One day last week, they learned that the families on the cul-de-sac get together once a month on Sunday for a brunch. This has been going on for years, and the families take turns hosting the whole gang in their homes. It is a big deal, and something that everybody enjoys. Some of the neighbors have identified this monthly gathering as the secret ingredient which enables the families to be such good friends.
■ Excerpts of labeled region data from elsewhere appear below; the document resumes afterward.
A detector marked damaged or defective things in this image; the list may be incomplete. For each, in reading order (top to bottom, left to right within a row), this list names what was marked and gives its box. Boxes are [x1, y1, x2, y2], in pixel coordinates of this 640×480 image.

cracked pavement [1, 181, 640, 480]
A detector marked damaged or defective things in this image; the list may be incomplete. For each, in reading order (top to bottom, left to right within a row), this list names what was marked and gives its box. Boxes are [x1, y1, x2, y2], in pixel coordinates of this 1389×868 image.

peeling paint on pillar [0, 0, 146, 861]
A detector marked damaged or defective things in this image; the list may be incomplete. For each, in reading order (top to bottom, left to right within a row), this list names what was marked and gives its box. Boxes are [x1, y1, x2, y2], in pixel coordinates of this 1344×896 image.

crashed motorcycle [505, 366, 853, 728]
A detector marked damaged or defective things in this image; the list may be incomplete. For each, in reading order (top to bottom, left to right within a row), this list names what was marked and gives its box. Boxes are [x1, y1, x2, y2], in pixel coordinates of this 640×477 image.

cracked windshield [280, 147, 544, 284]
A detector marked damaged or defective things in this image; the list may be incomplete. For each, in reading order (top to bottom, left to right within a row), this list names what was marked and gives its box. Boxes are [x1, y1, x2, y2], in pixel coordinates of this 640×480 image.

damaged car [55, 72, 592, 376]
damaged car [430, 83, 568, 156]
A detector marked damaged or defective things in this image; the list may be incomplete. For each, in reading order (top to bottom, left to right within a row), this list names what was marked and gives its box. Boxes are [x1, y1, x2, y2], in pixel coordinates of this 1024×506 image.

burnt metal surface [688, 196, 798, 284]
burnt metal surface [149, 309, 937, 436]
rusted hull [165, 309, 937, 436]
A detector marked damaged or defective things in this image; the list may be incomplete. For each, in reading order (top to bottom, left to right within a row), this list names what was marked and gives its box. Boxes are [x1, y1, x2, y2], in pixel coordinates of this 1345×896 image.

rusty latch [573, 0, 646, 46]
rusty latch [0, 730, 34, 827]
My friends immediately sized up the implications. With church starting at 9:00 a.m., they would have to skip the gathering, and they wouldn’t be able to take their turn as hosts. Not the end of the world, really, but disappointing, and probably a good way to make a bad first impression on the neighbors. But as they considered their options, they realized that they could attend church once a month in the other ward which meets in the afternoon. This arrangement would enable them to be full participants in the life of their neighborhood and still not skip the sacrament. The more they thought about it, the more they liked the idea, and have decided to move ahead with this plan.
The more I think about it, the more I like it, too. While I’m sitting in priesthood lesson, hearing yet another lesson on the value and importance of members befriending their neighbors, my LDS friends will actually be doing God’s work at home once a month, serving their neighbors by providing juice and french toast and sliced fruit and good conversation, and reflecting the light of the gospel to the people among whom God has placed them.
I’m interested to hear what you think about this. If the neighborhood held brunch once a month and it conflicted with your church schedule, what would you do? What if there wasn’t a ward for you to attend in the afternoon?